Sometimes the view from faraway space gives you information you can't easily obtain by looking just two feet in front of you. That's what the fourth-grade GLOBE students at Kohlberg Elementary School found when they compared up-to-date satellite images with historical satellite images, maps, and stories of their town, El Paso, TX.

Kohlberg's GLOBE students used satellite photos to help them see that in the past ten years or so the land use by their community has changed dramatically. The students compared current satellite images with ones from earlier in the decade. The images show that residential areas have quickly spread to what was once an expanse of desert. The satellite photos were provided by GLOBE and its Partnership at the University of Texas at El Paso.

As part of their research on land use changes in El Paso, they also met with park rangers from Franklin Mountain State Park and Chamizal Memorial National Park. The rangers discussed what plants and animals once thrived in places where houses now stand.

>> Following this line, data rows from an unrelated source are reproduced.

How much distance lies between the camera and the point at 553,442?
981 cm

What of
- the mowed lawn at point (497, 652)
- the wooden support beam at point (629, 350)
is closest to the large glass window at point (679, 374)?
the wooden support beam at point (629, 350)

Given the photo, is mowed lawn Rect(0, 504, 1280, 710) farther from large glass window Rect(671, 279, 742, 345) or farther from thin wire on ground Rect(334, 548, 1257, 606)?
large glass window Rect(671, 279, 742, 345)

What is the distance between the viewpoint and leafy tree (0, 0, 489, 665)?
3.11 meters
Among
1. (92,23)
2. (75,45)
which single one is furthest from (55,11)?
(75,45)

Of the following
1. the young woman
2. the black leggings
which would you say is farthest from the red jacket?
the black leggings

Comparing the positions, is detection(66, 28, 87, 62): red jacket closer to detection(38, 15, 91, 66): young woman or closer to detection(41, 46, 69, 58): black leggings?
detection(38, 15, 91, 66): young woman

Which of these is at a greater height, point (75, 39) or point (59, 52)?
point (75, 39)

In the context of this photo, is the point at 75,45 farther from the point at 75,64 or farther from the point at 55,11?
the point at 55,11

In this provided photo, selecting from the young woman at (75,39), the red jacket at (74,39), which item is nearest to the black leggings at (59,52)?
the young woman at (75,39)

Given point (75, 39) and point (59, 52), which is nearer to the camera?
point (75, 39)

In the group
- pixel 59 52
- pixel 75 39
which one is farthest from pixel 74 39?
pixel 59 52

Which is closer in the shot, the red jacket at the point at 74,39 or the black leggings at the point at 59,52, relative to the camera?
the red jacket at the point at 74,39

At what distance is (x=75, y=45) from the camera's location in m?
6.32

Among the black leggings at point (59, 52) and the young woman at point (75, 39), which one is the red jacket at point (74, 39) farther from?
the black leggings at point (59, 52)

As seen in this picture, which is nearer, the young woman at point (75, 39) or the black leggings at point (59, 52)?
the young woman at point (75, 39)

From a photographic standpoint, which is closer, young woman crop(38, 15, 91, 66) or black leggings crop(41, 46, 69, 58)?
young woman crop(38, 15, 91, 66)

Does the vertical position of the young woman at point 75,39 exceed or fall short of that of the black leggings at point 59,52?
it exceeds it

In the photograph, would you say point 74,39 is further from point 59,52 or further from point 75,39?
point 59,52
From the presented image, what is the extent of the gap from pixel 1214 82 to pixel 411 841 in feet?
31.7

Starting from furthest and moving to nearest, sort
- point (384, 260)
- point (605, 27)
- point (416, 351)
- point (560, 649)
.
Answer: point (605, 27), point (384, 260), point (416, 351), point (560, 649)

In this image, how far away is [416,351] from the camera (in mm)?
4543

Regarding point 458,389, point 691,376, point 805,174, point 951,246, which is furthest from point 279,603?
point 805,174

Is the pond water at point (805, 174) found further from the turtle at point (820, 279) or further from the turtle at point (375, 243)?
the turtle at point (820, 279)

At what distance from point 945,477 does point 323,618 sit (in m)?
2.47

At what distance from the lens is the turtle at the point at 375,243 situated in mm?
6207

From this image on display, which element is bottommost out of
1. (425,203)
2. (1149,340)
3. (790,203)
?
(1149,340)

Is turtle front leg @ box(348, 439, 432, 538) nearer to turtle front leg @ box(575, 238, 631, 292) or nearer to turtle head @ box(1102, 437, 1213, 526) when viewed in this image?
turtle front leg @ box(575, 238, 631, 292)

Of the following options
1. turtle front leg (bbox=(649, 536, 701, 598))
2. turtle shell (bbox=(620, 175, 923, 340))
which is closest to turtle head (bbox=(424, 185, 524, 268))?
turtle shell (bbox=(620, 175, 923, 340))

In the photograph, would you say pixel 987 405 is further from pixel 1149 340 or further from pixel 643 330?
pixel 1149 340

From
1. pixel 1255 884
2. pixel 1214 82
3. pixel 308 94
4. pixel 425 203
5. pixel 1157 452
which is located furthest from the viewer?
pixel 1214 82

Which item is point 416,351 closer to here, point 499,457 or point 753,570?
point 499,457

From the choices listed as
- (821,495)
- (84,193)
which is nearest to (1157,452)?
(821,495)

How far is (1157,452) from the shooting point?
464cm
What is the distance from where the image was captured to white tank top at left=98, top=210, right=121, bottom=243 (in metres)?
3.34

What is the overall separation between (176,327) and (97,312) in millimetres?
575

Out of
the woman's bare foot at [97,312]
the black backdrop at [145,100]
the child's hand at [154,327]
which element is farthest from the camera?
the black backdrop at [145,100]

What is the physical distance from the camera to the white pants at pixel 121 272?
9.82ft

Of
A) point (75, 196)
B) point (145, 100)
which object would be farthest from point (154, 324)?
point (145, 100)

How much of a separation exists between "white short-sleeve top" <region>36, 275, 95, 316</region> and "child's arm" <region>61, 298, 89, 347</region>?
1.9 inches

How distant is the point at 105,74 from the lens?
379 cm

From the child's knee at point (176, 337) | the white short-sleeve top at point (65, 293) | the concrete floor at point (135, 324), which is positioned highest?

They also brought satellite images and maps showing where the city El Paso once stopped, leaving the desert largely to animals and insects.

"We talked about the west side of the desert and the impact of people moving in, how urbanization affects the flora and fauna," says Gilberto M. Campa, a park ranger with Chamizal, of the GLOBE students' project. "They were very well versed in this issue and had a lot of interesting questions."

The Chamizal National Memorial Park commemorates the peaceful 1963 settlement of a century-long Mexico-U.S. border dispute. The park is named for once-prevalent tumbleweed-like plants that have disappeared as El Paso expanded. Campa called the chamizos a perfect example of how development and urbanization has moved aside some native species. Where chamizos once grew, broke loose from the soil and tumbled by in the wind when many of Kohlberg's fourth-graders were babies, car drivers now pass by, skateboarders glide, and the screen doors of houses bang shut.

As part of their regular GLOBE activities, Kohlberg GLOBE students have used the Global Positioning System (GPS) and conduct atmosphere and soil protocols. Their teacher, Amy Marlin, has embraced GLOBE in her quest to provide her students with sophisticated science lessons. In fact, in some circles, Marlin is known as "Mrs. GLOBE." She got the moniker last year when Parent-Teacher Association (PTA) president Patty Hughes presented Marlin with an $850 grant to buy GLOBE soils tools and other equipment. Hughes accidentally referred to Marlin as "Mrs. GLOBE." The name has stuck.

"GLOBE has sparked things in all directions," says Marlin, who began using GLOBE in September 2000. "The kids love it. Sometimes you think they're not catching on and - boom - they tell you their GPS reading."

Marlin took out her "Mrs. GLOBE" hat again at the beginning of this school year, when she accepted yet another $1,000 grant from the El Paso Independent School District (EPISD). Last year, Marlin had garnered a $1,000 award from the EPISD to fund GLOBE activities.

The PTA grant was a supplement award to the district's grant. Earlier, an anonymous PTA parent had paid for the instrument shelter. The PTA has a policy of supporting worthwhile projects and supplementing district grants when it sees a need and the value, according to Hughes. Members of the PTA believed that GLOBE's hands-on approach to the study of the environment and its use of technologies like GPS satellite information were worth supporting and expanding, she said.

"We raise money to help out teachers," Hughes said. "When Mrs. Marlin approached us, she was very specific about what she wanted to do. We're very proud of her and her students."

Renee de Santos, communications specialist for the EPISD, has also taken note of the level of science Marlin's fourth-graders are capable of. So much so that she featured Marlin, her students and their GLOBE activities on her local cable show.

"I was so impressed with Amy Marlin and her fourth grade students at Kohlberg Elementary," de Santos said. "When I visited her class to tape our cable TV show, Amy's class was enthralled by the GLOBE curriculum and activities. For them, GLOBE isn't just about learning. It's about having fun too."